Op 12 mei 2022 heeft de Rechtbank Amsterdam uitspraak gedaan in een zaak betreffende de overlevering van een opgeëiste persoon op basis van een Europees aanhoudingsbevel (EAB) dat is uitgevaardigd door het Amtsgericht Hof in Duitsland. De vordering tot overlevering werd ingediend door de officier van justitie op 17 februari 2022. De opgeëiste persoon, geboren in Irak in 1992, wordt verdacht van betrokkenheid bij strafbare feiten, waaronder het tot ontploffing brengen van een geldautomaat op 27 augustus 2020 in Duitsland. De rechtbank heeft vastgesteld dat de identiteit van de opgeëiste persoon juist is en dat hij de Nederlandse nationaliteit heeft.
De raadsvrouw van de opgeëiste persoon heeft betoogd dat de overlevering deels moet worden geweigerd, omdat het EAB onvoldoende informatie bevat over het tijdstip, de plaats en de mate van betrokkenheid van de opgeëiste persoon bij de feiten. De officier van justitie daarentegen heeft gesteld dat het EAB voldoende informatie biedt om de overlevering te rechtvaardigen. De rechtbank heeft geoordeeld dat het EAB voldoet aan de eisen van de Overleveringswet (OLW) en dat de beschrijving van de feiten en de betrokkenheid van de opgeëiste persoon voldoende duidelijk is.

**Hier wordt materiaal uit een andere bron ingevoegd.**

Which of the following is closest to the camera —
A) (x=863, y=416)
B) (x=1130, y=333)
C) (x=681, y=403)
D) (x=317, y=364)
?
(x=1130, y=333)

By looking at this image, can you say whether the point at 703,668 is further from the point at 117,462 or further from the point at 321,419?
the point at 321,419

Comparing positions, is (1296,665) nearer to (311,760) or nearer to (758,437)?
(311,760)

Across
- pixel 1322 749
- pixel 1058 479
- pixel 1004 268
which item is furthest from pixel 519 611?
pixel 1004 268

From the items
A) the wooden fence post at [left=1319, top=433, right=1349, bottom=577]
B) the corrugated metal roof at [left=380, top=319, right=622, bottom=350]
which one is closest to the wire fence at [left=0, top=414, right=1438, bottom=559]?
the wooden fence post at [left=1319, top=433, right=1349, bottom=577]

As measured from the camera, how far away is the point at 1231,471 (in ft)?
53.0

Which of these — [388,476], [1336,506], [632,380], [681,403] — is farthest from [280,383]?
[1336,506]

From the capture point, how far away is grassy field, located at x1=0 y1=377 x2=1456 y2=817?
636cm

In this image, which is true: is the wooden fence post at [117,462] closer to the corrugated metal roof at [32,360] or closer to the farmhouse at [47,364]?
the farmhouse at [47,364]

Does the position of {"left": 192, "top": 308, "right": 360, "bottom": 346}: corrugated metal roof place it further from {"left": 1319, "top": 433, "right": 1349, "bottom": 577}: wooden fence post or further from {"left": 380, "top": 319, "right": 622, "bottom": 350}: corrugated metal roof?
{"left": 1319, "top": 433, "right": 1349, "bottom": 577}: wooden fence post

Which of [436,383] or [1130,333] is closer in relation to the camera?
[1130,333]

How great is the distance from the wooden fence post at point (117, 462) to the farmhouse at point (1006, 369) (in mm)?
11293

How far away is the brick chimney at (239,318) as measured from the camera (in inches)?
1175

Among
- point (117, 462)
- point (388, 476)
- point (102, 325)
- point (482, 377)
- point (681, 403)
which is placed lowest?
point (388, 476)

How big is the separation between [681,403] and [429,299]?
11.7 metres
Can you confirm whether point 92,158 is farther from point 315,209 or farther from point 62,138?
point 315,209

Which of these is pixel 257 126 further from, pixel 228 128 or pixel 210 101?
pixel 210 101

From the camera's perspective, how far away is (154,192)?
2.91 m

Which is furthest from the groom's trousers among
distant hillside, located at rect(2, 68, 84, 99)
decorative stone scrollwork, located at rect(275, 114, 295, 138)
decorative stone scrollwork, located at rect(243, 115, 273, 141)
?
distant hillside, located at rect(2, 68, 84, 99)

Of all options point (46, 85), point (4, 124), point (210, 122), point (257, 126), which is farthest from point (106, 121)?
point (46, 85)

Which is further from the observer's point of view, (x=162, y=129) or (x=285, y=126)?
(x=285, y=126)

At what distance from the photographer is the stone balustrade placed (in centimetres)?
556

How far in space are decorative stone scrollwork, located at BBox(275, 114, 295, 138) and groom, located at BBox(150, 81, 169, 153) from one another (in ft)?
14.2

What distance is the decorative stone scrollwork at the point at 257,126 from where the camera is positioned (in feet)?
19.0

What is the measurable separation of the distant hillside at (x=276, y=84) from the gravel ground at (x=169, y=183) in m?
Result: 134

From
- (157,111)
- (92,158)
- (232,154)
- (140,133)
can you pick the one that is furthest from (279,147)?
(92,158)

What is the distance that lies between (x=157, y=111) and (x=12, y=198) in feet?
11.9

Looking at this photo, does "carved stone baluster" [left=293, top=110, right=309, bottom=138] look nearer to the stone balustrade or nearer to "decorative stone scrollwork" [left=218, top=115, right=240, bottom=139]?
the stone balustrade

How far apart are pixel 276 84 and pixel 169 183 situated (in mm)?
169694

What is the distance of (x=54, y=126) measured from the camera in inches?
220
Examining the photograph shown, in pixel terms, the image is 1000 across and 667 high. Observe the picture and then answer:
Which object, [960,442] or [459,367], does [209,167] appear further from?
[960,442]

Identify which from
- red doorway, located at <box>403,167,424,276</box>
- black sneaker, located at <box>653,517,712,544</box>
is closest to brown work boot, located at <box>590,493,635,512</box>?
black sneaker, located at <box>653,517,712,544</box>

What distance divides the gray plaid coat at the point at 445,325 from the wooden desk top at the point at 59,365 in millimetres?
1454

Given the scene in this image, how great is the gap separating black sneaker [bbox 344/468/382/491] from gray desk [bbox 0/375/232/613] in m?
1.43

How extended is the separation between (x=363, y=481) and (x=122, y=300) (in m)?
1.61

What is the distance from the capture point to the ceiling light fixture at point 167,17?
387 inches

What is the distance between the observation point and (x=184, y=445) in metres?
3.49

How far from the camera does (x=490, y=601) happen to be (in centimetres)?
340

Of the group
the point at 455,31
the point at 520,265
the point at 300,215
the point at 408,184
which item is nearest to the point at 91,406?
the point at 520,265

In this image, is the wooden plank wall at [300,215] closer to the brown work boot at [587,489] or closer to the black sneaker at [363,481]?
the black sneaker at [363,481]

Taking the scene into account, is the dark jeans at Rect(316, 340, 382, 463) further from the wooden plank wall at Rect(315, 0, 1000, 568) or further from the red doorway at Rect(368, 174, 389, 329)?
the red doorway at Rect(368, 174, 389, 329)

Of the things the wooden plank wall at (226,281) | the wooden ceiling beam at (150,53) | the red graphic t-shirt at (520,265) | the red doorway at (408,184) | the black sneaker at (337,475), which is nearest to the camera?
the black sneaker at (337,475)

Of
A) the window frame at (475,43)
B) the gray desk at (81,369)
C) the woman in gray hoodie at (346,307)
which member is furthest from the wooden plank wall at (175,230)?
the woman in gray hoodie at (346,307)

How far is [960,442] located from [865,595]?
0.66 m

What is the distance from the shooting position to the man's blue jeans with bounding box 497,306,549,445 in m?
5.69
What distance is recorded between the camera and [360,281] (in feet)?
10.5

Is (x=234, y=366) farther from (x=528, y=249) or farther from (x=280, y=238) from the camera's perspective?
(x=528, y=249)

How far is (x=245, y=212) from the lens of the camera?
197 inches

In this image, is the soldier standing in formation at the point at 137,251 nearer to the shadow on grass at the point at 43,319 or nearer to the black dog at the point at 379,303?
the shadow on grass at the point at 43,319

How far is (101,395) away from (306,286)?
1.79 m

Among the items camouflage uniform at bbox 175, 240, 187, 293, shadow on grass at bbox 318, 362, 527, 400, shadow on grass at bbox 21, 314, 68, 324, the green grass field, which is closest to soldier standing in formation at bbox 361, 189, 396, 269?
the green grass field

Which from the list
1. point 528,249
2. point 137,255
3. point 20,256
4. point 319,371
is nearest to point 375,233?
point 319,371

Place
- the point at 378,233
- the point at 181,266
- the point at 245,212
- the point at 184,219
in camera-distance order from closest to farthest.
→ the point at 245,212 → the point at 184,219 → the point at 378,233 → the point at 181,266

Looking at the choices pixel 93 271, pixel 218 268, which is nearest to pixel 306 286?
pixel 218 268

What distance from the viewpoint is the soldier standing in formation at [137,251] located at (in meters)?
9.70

De rechtbank heeft ook vastgesteld dat de feiten waarvoor de overlevering wordt verzocht, zijn opgenomen in bijlage 1 van de OLW, en dat er geen weigeringsgronden zijn. De rechtbank heeft de garantie van de Duitse autoriteiten als voldoende beoordeeld, die waarborgt dat de opgeëiste persoon zijn straf in Nederland zal ondergaan. Uiteindelijk heeft de rechtbank de overlevering toegestaan en gelast de teruggave van de borgsom van € 10.000,- aan de opgeëiste persoon, aangezien de overleveringsdetentie niet langer noodzakelijk was. De uitspraak is gedaan door mr. E.G.M.M. van Gessel, voorzitter, en mrs. J.G. Vegter en A.K. Glerum, rechters, in aanwezigheid van griffier mr. D. Gigengack.